Nicole Didyk, MD says
I’m sorry to hear that you had that experience with sharing information with some of your providers. It sounds like you’re proactive and engaged in your health care – that’s a blessing for most doctors!
It’s probably still a great idea to bring that info with you and offer ot leave a copy that they could scan into their file. Even if they don’t look at the info right away, it will be there when they need it.
Linda Meneken says
Excellent 10 point list Dr. Kernisan. As a physical therapist, I always have asked my patients for any pertinent past records for effective follow up in designing their future treatment program. It only makes good sense in comprehensive patient care.
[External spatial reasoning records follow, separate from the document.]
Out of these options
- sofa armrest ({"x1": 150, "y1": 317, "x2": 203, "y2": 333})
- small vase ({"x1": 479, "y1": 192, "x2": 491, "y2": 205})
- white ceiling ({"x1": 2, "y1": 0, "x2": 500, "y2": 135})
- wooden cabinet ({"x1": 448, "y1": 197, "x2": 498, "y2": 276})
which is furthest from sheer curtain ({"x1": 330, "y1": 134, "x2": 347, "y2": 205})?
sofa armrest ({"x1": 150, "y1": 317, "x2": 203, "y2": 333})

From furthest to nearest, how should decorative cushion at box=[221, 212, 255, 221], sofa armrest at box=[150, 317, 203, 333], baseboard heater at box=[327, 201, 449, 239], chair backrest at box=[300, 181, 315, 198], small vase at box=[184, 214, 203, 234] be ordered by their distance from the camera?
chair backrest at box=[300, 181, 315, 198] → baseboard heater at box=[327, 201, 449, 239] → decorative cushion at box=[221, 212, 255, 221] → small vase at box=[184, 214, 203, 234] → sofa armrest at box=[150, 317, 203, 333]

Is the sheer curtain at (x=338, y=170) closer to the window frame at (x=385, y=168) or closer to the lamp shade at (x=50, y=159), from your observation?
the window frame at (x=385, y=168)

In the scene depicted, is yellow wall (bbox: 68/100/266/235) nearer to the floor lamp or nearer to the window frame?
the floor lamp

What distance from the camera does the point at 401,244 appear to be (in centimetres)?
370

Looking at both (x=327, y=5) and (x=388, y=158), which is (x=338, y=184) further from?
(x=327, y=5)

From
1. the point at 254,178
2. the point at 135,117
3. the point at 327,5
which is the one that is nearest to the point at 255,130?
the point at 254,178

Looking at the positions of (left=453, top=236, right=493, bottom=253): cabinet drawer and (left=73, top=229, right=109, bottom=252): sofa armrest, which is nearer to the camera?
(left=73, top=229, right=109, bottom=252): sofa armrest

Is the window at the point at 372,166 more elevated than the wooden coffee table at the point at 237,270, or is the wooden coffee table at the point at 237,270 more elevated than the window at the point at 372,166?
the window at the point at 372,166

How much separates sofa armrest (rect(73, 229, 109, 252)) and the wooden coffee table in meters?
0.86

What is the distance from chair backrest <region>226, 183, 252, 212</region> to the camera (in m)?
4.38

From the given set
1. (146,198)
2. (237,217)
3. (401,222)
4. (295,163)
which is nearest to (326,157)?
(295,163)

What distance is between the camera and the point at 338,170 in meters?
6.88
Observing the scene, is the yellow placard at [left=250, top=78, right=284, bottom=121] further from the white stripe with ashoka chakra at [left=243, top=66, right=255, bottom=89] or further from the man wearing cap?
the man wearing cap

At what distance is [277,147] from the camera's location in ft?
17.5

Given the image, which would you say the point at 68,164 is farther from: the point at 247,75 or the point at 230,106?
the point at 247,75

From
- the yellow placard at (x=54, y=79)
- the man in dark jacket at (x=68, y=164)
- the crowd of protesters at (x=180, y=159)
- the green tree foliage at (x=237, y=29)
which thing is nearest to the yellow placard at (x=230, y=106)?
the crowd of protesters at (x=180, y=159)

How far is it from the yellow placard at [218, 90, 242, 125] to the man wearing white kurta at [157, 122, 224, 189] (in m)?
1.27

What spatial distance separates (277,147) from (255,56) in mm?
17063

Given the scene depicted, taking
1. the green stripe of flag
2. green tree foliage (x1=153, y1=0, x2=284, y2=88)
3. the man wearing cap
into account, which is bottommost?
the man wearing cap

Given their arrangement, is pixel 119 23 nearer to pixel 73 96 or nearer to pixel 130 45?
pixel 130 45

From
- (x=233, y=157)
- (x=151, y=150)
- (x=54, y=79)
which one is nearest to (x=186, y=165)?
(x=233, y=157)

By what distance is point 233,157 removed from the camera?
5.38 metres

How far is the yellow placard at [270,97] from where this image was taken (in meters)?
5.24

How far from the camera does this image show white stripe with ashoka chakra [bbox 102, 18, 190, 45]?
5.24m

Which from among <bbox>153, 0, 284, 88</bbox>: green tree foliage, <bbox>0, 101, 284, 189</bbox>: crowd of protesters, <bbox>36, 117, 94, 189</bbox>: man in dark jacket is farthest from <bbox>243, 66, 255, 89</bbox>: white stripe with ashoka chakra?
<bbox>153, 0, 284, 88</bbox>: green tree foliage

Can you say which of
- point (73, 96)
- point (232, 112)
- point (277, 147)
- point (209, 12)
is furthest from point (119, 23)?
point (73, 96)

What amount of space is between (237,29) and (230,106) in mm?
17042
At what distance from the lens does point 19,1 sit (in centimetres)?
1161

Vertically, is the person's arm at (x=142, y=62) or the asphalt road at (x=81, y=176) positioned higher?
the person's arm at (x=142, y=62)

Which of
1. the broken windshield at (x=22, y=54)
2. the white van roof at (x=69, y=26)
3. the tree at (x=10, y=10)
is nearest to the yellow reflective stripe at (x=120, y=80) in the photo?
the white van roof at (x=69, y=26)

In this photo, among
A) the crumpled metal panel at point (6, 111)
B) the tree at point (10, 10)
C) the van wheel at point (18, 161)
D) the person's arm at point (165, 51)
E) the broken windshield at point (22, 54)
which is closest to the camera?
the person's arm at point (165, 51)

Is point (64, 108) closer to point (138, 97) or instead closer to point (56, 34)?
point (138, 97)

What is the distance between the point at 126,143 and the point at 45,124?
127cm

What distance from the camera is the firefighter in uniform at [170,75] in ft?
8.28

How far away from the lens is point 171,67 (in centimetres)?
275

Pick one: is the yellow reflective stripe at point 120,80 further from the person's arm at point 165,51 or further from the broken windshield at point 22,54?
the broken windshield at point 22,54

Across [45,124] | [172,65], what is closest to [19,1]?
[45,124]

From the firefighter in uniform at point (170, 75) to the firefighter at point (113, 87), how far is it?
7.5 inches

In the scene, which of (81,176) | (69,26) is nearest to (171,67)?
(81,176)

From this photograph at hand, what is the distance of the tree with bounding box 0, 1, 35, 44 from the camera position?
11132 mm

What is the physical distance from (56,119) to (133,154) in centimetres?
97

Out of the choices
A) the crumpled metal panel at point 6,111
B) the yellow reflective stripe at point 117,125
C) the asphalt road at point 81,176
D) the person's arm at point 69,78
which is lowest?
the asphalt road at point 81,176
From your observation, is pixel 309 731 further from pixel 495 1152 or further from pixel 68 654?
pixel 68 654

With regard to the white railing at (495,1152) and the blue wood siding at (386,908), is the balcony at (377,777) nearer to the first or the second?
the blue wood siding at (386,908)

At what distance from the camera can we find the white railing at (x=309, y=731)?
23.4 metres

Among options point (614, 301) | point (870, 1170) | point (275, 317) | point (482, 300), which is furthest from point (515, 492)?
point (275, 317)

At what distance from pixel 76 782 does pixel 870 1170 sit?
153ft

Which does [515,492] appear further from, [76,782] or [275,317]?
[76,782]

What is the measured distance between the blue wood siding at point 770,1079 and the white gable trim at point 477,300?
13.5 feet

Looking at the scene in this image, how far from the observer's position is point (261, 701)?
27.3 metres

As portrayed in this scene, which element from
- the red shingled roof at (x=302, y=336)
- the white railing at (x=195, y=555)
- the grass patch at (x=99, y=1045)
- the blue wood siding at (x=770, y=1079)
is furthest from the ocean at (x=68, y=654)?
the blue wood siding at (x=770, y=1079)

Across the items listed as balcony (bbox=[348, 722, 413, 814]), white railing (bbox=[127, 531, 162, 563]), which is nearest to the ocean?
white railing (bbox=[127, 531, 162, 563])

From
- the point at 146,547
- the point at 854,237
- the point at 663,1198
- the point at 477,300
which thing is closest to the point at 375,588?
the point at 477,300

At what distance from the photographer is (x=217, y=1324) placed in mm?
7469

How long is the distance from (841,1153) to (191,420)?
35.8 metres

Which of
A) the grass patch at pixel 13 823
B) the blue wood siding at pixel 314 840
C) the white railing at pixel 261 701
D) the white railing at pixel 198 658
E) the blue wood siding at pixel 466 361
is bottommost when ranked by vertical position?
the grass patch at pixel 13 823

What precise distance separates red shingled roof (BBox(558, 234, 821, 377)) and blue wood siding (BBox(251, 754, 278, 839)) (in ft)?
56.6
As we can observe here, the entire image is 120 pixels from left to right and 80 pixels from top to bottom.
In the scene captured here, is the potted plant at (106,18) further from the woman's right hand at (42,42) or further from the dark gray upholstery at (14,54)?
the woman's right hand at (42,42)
Thanks again for a great topic of interest.
Nicole Didyk, MD says
I agree! I’m always happy when a new patient comes in with a folder with their past health information. Makes it so much easier to help when I have complete information.
Timothy Morgan says
I have a appointment with a new family physician in the upcoming months. A request of me for first appointment was to bring a list of two doctors I have had as my PCP in the last two years. I have chosen, for copious reasons, to see a large number of doctors due to: lack of professional manners (in my opinion), lack of proper care, rudeness, lack of notable interest in my questions, etc. The last physician I stayed with – for eight months. Preceding her, I was with my doctor for over two years. My question is: why would the newest physician ask for the names of my TWO previous physicians if in the last two years. Is it within her right to ask for records of both physicians? I have not had this request from any other doctor I’ve seen. Thank you.
Nicole Didyk, MD says
Hi Timothy. I’m not a primary care physician (I work as a Geriatrician in Ontario, Canada, where most Geriatricians are consultants who work with the family physician in a shared model), so it’s possible that there is something about primary care practice that I don’t understand that would make it important to know the previous doctors.
As Dr. Kernisan states in the article, it can be very helpful to know which other professionals have been involved in a patient’s care. For example, if I am seeing someone for chronic pain and they have already been seen in a specialized pain clinic, that might change my approach to the issue. I can think of a few other reasons why the new doctor might want this information, but it would just be speculation.
I am not sure that a physician could demand such information from a new patient, but in the interest of building a trusting relationship with a new care provider, a first step might be to ask the reception team or the office manager why that information is required.
Laurence Alter says
Dear Doctors:
It’s truly lovely to see such an attentive medical staff.
I would not dream of receiving such a response, but it’s nice to see others reacted to.
Kit Hannigan says
Thanks for these really informative tips for establishing a working relationship with a new doctor! I especially liked how you explained that it is still imp=ortant to include major past problems that aren’t being treated anymore. My aunt recently moved to a new state following her divorce, and she has had a long bout with breast cancer during her youth. I’ll be sure to share this article with her so she can be better prepared when meeting with her new physician.
Amy Winters says
Thanks for pointing out that you should bring a list of the medications you take when you go to a new primary care doctor. My husband and I just moved to a new home, so I’m currently looking for a primary care doctor in the area. I take a lot of medications and don’t think I could list them all from memory, so thanks for reminding me that I should take a list to my first visit!